I like the Grande Date especially. Sold one a few months ago and wish I hadn't.


----------



## marley (Dec 22, 2012)

I love the grande date. (I also have one in "gulf" colours.)

I find them a great size (specially for my 55 year old eyes!).

You can say what you like about Tag Heuers........but I find them to have really comfy bracelets, lovely to wear.

I cant "normally" read white dial watches easily (unless the hands are black or dark!) , but the white dialled one is easy to read (for me I mean!)....................oh and did I mention the bracelets are comfy? lol!


----------



## Rotundus (May 7, 2012)

anyone got the smart watch on order???

LVMH have put the price up from $1400 to $1800 - erm... makes an apple watch seem almost worth buying ... almost :laugh:


----------



## mach 0.0013137 (Jan 10, 2005)

*TAG HEUER super professional 1000M. ETA 2892 A2 25 Jewels, circa 1990s.*


----------



## stairpost (Jun 15, 2016)

There is something about Tag Heuers, they seem to do a lot of things just right, some great watches in there.


----------



## jizzle (Jul 11, 2010)

I need a Tag in my life... If anyone wants to give me one, I'll happily accept


----------



## marley (Dec 22, 2012)

I got this one just last week........Its way better looking than my crappy pics will show (plus the lack of sun doesnt help!).

Pav made me a gorgeous leather strap for it...which is now on the watch..........raining and grey here....so will take a pic when the sun comes out......................................................might be a few bloody months though!


----------



## Andy_G (Sep 22, 2016)

My Tag. Carrera Calibre 5 Day Date


----------



## Andy_G (Sep 22, 2016)

2nd Tag in my collection.

Carrera Calibre 16 Heritage










Both looking good together


----------



## Jersey1965 (Jul 10, 2016)

my 2


----------



## ATGNI (Dec 18, 2016)

My Dads first good watch. He gave me this a few years ago and it's what started my fascination/addiction to watches.

It's still my day to day watch but gets worn less and less as my collection grows.


----------



## Troy Nydecker (Dec 29, 2016)

Aquaracer 300m acquired this month


----------



## marley (Dec 22, 2012)

Treated myself to this cracker for Christmas...

Lovely looking thing....but a crappy photo.............Sorry!


----------



## G4 EDW (Dec 28, 2016)

My Tag offering - it was a wedding present from my wife 7 years ago and I love it - out of all my watches this gets the most comments off people. I may have others more expensive but I think it's my favourite.

(Although i loved it a bit less when a colleague I had a meeting with had the same one on Tuesday!!! :swoon: )


----------



## Doolittle (Mar 4, 2017)




----------



## Rusty Nail (Jul 15, 2017)

Wow some awesome watches here


----------



## ab20000 (Aug 9, 2017)

ATGNI said:


> My Dads first good watch. He gave me this a few years ago and it's what started my fascination/addiction to watches.

• Task list
- a) Summarize the Tag Heuer forum thread in two sentences.
- b) According to Rotundus in the Tag Heuer forum thread, what price did LVMH raise the smart watch to?
- c) Proceed with the Tag Heuer forum thread from the point where it stops.
The items that follow were collected from a different source than the Tag Heuer forum thread.

• Entries shown
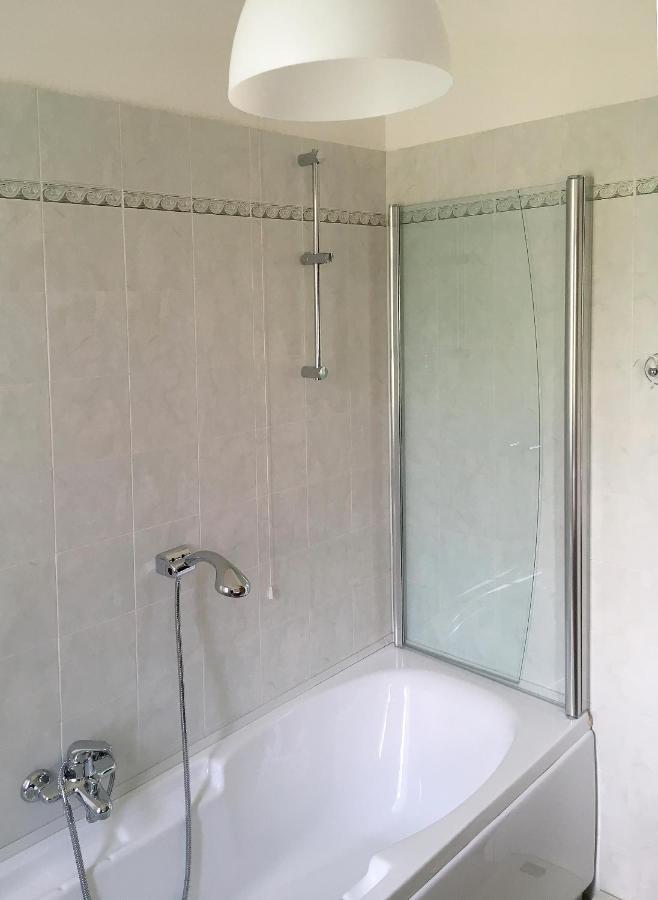 House&Garden Apartment San Donato Milanese Bagian luar foto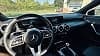 Mercedes-Benz Classe A 180D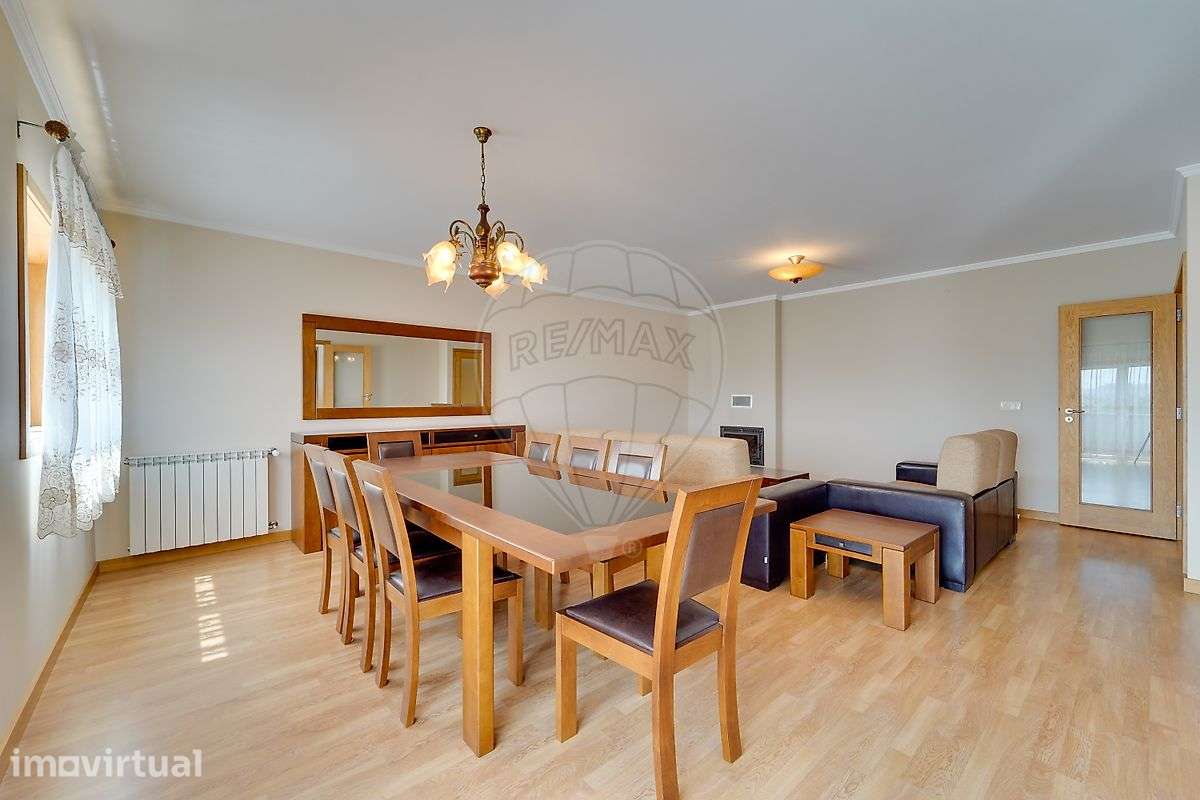 Apartamento T3 para venda - Grande imagem: 2/27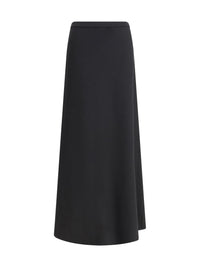 Max Mara Skirts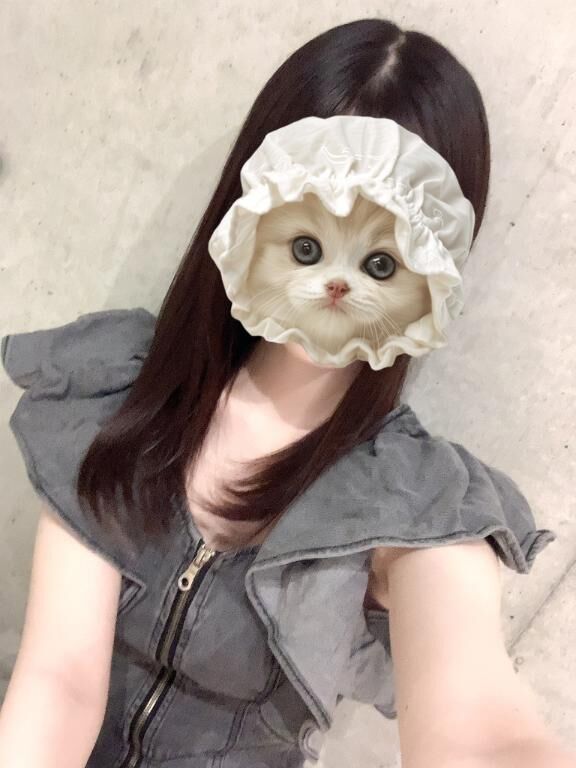 急遽♡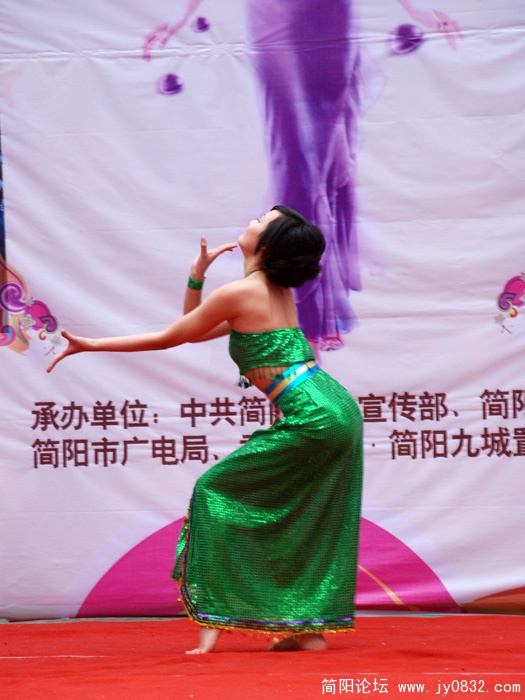 DSC_1942.jpg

• Your responses
- a) Members of the thread post and praise their Tag Heuer watches, and one member calls the Grande Date a great size with comfortable bracelets and a white dial that is easy to read. Several watches came as gifts, including a wedding present that draws the most comments of its owner's collection and a father's first good watch that started another member's fascination with watches.

- b) LVMH raised it to $1800, up from $1400.

- c)
> 
> It's still my day to day watch but gets worn less and less as my collection grows.


 Big fan of Tag Heuer and really like this one. Can't beat the old 1000s in my opinion.


----------



## Steve D UK (Sep 28, 2016)

My Grande Date. My wife bought it for me as a birthday present in Heathrow airport on our way to a Caribbean cruise on 11/11/11 and when I came out of the shop, it was 11:00 and the two minutes silence had just started so I will always be able to pinpoint the exact time of purchase.

Up until a few months ago, that was my collection! Now it's only 50% of it. :yes:


----------



## Mechanical Alarm (Oct 18, 2010)

How about a Tourbillion...??


----------



## Pete wilding (Jul 13, 2017)

Here is my little offering








[/URL]

[/QUOTE]

That is an absolute belter

This is my little offering.


----------



## Pete wilding (Jul 13, 2017)

I have done something daft no doubt,no idea how, but i seem to have merged my photo with someone else

Sorry`


----------



## Turpinr (Dec 18, 2017)

I've got a 2007 Formula 1 and an Aquaracer Calibre 5.

The latter is currently being repaired under warranty in Worsley.


----------



## jizzle (Jul 11, 2010)

My Carerra CV2010-3 and a mates CV2113


----------



## Sometimes its Gus (Feb 22, 2018)

Doolittle said:


>


 Is it just me or does everyone see this image as "3rd party hosting has been temporarily disabled"? Am I not subscribed to something or has the image been removed by some other means? Its happening across a lot of images for me. What can I do about it?


----------



## Doolittle (Mar 4, 2017)

Stopped using Photobucket a time ago and switched into TWF own's gallery.


----------



## Jersey1965 (Jul 10, 2016)

My 2


----------



## martinzx (Aug 29, 2010)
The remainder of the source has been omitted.